##### Data section

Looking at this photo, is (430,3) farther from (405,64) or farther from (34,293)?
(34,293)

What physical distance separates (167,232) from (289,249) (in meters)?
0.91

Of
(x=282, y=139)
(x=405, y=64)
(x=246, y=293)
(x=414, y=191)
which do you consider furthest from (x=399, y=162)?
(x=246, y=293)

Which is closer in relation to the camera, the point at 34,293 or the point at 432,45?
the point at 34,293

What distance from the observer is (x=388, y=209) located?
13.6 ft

##########
##### Data section

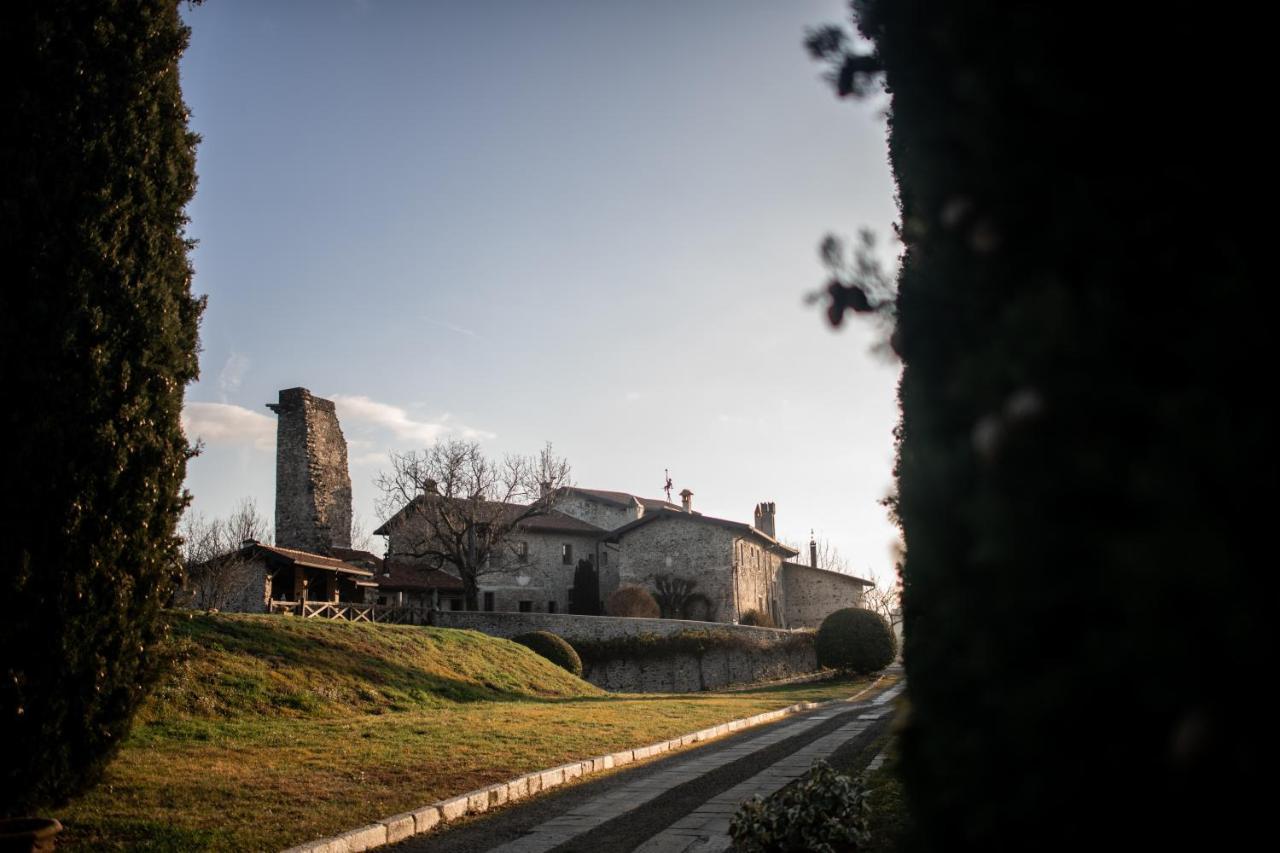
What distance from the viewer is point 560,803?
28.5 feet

##########

Pull out each line of the records that contains the word "distance". Case counts.

What physical distance separates (167,232) from (289,249) (in meters)?
What distance from the observer is (x=388, y=209) located?
What distance from the viewer is point 560,803?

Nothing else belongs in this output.